Take Back the Night: Unimaginable power contained in simple words
Tonight at 6 p.m. in Graham Chapel, Leaders in Interpersonal Violence Education (LIVE), Sexual Harassment and Rape Anonymous Helpline (SARAH), and Student Union are hosting their annual Take Back the Night event. This is an event held here at Wash. U. that happens in April, Sexual Assault Awareness month. Take Back the Night events happen all over the country. Take Back the Night gives Wash. U. a survivor-centered space for any sexual assault survivor in the Wash. U. community to share their stories. Take Back the Night is open to the entire Wash. U. community. This year, survivors were given the option to submit their stories anonymously via Google Form to be read, or to do an in-person reading. Those who did not sign up online can still sign up in-person tonight. Tonight, Lindsay Fischer, a St. Louis survivor, advocate and author, will be the opening speaker. Take Back the Night will conclude whenever individuals finish sharing their stories.
Following Take Back the Night, there will be self-care space ran by Sexual Harassment and Rape Anonymous Helpline (SARAH) in Mallinckrodt 305 (third floor of the theatre building). Multiple self-care activities will be available, such as coloring and lists of resources, and this will also serve as a space for students simply interested in debriefing or dialoguing post event.
Some of you just read this summary and thought to yourselves, “not interested” and maybe that’s fair. Maybe you’ve been through a traumatic experience in this demographic and can’t see yourself coming out of this event “okay.” That’s okay; it’s okay. It is not your job as a survivor to share your experience. It’s not a rule; it’s not what you have to do. In this day and age, with so many amazing movements centered around survivors sharing their experiences, it might feel like everyone expects you to share, that if you don’t share you’re in some way hurting these movements. Please hear this: It is not your job, it is not your obligation, to share your traumatic experience. It is your job and your obligation to make it to the next day, anything more than that is an added bonus. You decide what’s best for you whether that be advocacy or privacy.

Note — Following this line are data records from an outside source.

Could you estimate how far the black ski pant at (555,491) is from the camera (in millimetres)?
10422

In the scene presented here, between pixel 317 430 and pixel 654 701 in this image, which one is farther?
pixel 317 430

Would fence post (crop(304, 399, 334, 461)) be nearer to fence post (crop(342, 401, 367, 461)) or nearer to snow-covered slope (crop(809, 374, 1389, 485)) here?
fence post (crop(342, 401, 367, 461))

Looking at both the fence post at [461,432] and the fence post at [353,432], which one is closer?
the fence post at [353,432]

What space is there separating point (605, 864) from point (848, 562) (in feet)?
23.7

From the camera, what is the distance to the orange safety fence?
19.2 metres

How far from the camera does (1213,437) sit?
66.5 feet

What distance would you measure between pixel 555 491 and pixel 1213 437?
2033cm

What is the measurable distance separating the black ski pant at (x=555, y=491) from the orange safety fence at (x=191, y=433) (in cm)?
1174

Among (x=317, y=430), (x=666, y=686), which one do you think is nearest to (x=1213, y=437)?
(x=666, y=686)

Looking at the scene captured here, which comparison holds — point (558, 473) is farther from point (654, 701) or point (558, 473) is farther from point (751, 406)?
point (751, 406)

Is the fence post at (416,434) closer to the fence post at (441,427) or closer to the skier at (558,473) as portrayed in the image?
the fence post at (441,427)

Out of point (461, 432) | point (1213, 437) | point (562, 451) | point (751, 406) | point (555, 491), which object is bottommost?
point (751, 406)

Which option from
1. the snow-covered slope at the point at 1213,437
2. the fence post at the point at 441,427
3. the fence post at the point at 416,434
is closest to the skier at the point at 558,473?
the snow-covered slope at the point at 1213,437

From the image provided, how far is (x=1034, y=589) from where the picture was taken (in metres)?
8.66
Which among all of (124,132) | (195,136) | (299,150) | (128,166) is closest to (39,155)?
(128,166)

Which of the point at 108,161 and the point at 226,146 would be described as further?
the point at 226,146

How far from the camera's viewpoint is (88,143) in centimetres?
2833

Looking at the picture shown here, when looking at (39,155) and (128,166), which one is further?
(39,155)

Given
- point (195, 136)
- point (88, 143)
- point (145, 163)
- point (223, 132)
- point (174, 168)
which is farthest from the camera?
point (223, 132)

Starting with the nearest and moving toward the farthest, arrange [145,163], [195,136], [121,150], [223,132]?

People handle trauma in different ways. If you’re the person that’s going to lead the brigade in empowerment through sharing, by golly, do it. Shout it from the rooftops, and make those that perpetuate this violence fear you and learn from you. If you’re the person that is going to survive and find peace by working through this experience privately, do that. Never feel obligated to share and disturb that space, unless you think that’s what’s going to be best for you. Never feel obligated to attend an event that is going to send you back to that place of pain, even if you are willing to share, if you don’t feel comfortable doing so.
This event is survivor-centered, meaning that if this space isn’t right for you, then you don’t have to be in it, but the programmers are doing everything in their power to make this as comfortable for you as possible given the material being discussed.
For those of you who have not survived an experience of sexual assault or abuse and find yourselves not interested in Take Back the Night, I’d like you to question this feeling. There is an overwhelming chance that this event matters deeply to someone you care for. There is a chance that an event like this may mean the world to you in the future. Sexual assault is a pervasive issue on this campus that you should care about. Sexual assault is a pervasive issue in the world, and you should care about it. I can only imagine that hearing these stories could help you understand this or at least understand why everyone seems to care so freaking much.
I’m sure you’ve seen the flyering, and the GroupMe posts and the Facebook invites. I’m sure you liked the posts, or clicked “interested.” It’s the right thing to do: To care about other humans who have suffered or are suffering. There is something more you can do though. You can actually go. You can sit in a room full of individuals who are bearing their souls; and you can listen, you can learn and you can speak. You can be a supporter, you can be an empowerer and you can ask for help.
Thank you to the individuals who are choosing to speak at this event. Thank you to the individuals who are choosing to have someone else speak for them at this event. Thank you to the individuals who are choosing to attend this event even if they are not quite ready to speak and may never be. Thank you to the students who are choosing to attend this event as allies, as friends and as people who support, believe, advocate and stand with survivors unconditionally. Thank you to LIVE, SARAH, and Student Union for providing this much needed space.